## Directions for this task
Pictures must be kept out of the copy. Every entry is to be duplicated exactly.

Entries supplied: Begin

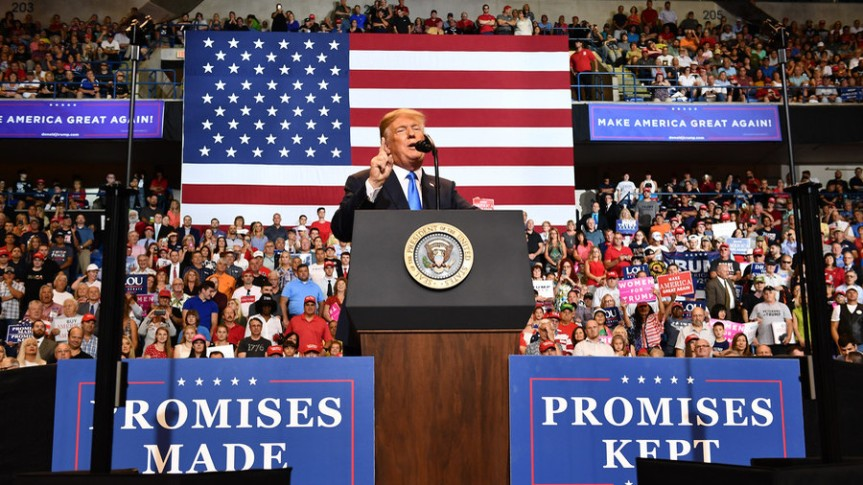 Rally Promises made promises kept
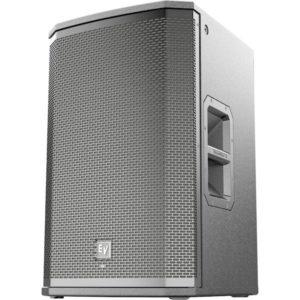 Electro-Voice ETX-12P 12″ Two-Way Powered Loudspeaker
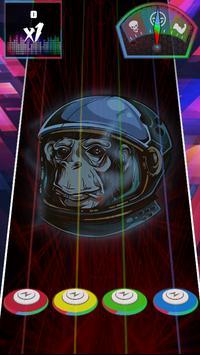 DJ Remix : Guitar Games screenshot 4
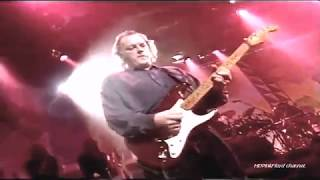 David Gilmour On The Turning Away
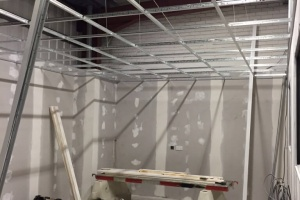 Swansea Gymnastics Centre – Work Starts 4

Entries supplied: End

## Response for this exercise
 Rally Promises made promises kept
 Electro-Voice ETX-12P 12″ Two-Way Powered Loudspeaker
 DJ Remix : Guitar Games screenshot 4
 David Gilmour On The Turning Away
 Swansea Gymnastics Centre – Work Starts 4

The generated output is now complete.